● Petunjuk
1. Salin bagian teks tentang Munas Golkar, mulai dari "Begitulah dua wacana" dan terus sampai "atau tahun 2015.".
2. Menurut teks tentang Munas Golkar, apa jabatan Bambang Soesatyo di partai tersebut?
3. Terjemahkan kalimat dari teks tentang Munas Golkar ini ke dalam bahasa Inggris: "Bambang Soesatyo tidak membantah dugaan ada kepentingan mengejar jabatan bagi yang mendesak segera ada Musyawarah Nasional sebelum Oktober 2014."

● Teks Sumber

++++++++++++++++++++

JAKARTA- Silang pendapat tentang pelaksanaan Munas sebelum Oktober 2014 atau April 2015 bukanlah sesuatu yang luar biasa bagi Golkar. Ibarat perusahaan, Golkar merupakan perusahaan tbk atau perusahaan terbuka. Golkar bukanlah ‘partai keluarga’ yg dipimpin oleh Bapak-anak atau Ibu-anak. Sehingga tidak tabu dalam berbeda pendapat. Namun sebaiknya Munas Golkar jangan dipakai untuk mengejar jabatan. Demikian Wakil Bendahara Umum DPP Partai Golkar, Bambang Soesatyo dari Paris kepada Bergelora.com di Jakarta, Senin (12/8).
“Jadi, keliru kalau ada yg menilai Golkar bakal pecah atau terbelah. Meski saat ini turbelensi politik di tubuh Golkar tengah naik turun. Saya berkeyakinan usai pelantikan presiden dan pengumuman kabinet baru Oktober 2014 mendatang, suhu politik partai Golkar bakal mereda,” ujarnya.
Bambang Soesatyo tidak membantah dugaan ada kepentingan mengejar jabatan bagi yang mendesak segera ada Musyawarah Nasional sebelum Oktober 2014.
“Sah-sah saja jika ada yg mengatakan jika Munas tdk diselengggarakan pada September atau Oktober 2014, maka kepengurusan DPP ilegal. Namun tidak bisa disalahkan pula jika ada yg menilai bahwa yg mendesak Munas sebelum Oktober 2014 adalah pemburu jabatan utk dpt kursi menteri,” ujarnya.
Begitulah dua wacana terkini yang berkembang di Golkar. Apapun akan terjadi, apakah Munas diselenggarakan bulan Oktober 2014 atau sebelum penyusunan kabinet baru atau tahun 2015.
“Alasannya mudah ditebak. Jika Munas diselengggarakan 2015 maka sudah ketinggalan kereta dan tidak ada gunanya, karena kabinet sudah diumumkan oleh presiden terpilih,” ujarnya.

++++++++++++++++++++

● Data
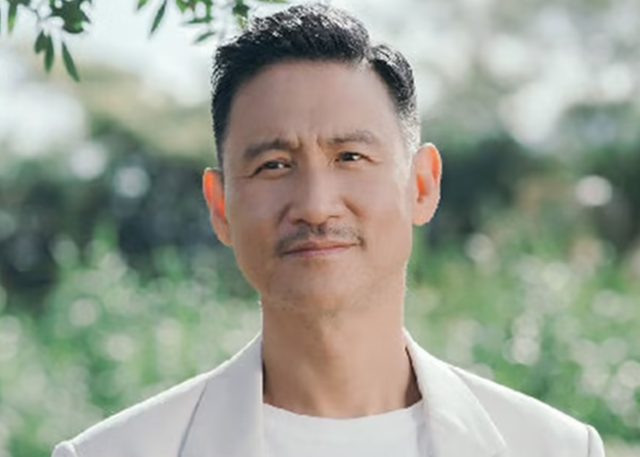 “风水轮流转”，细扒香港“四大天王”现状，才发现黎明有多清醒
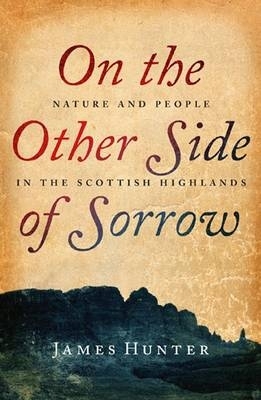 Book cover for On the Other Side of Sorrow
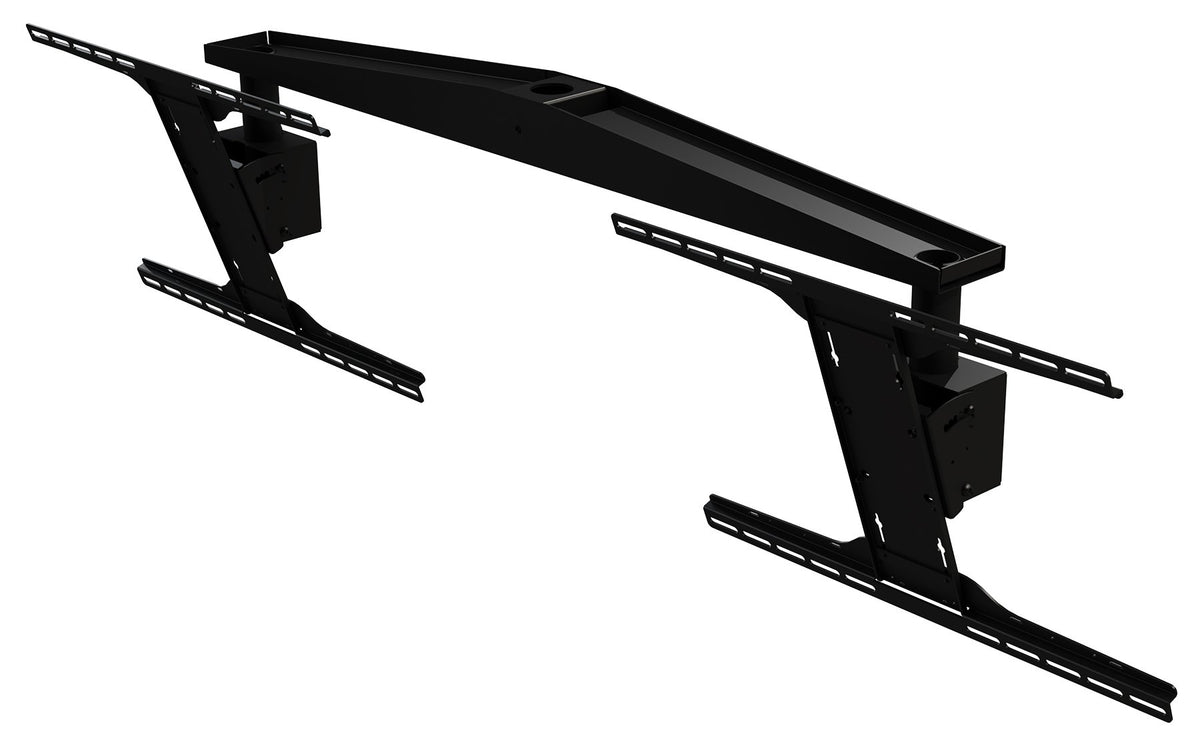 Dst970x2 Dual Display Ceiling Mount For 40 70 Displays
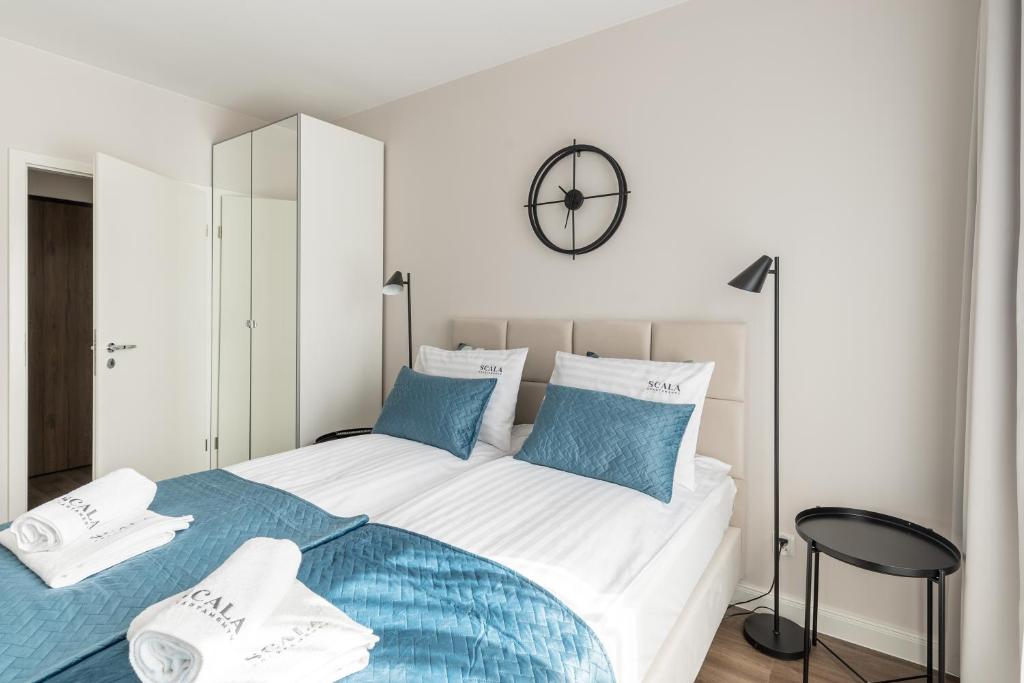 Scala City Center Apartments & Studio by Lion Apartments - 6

++++++++++++++++++++

● Jawaban Tiap Tugas
1.
Begitulah dua wacana terkini yang berkembang di Golkar. Apapun akan terjadi, apakah Munas diselenggarakan bulan Oktober 2014 atau sebelum penyusunan kabinet baru atau tahun 2015.

2. Wakil Bendahara Umum DPP Partai Golkar.

3. Bambang Soesatyo did not deny the suspicion that those pressing for a National Congress to be held immediately before October 2014 have an interest in pursuing positions.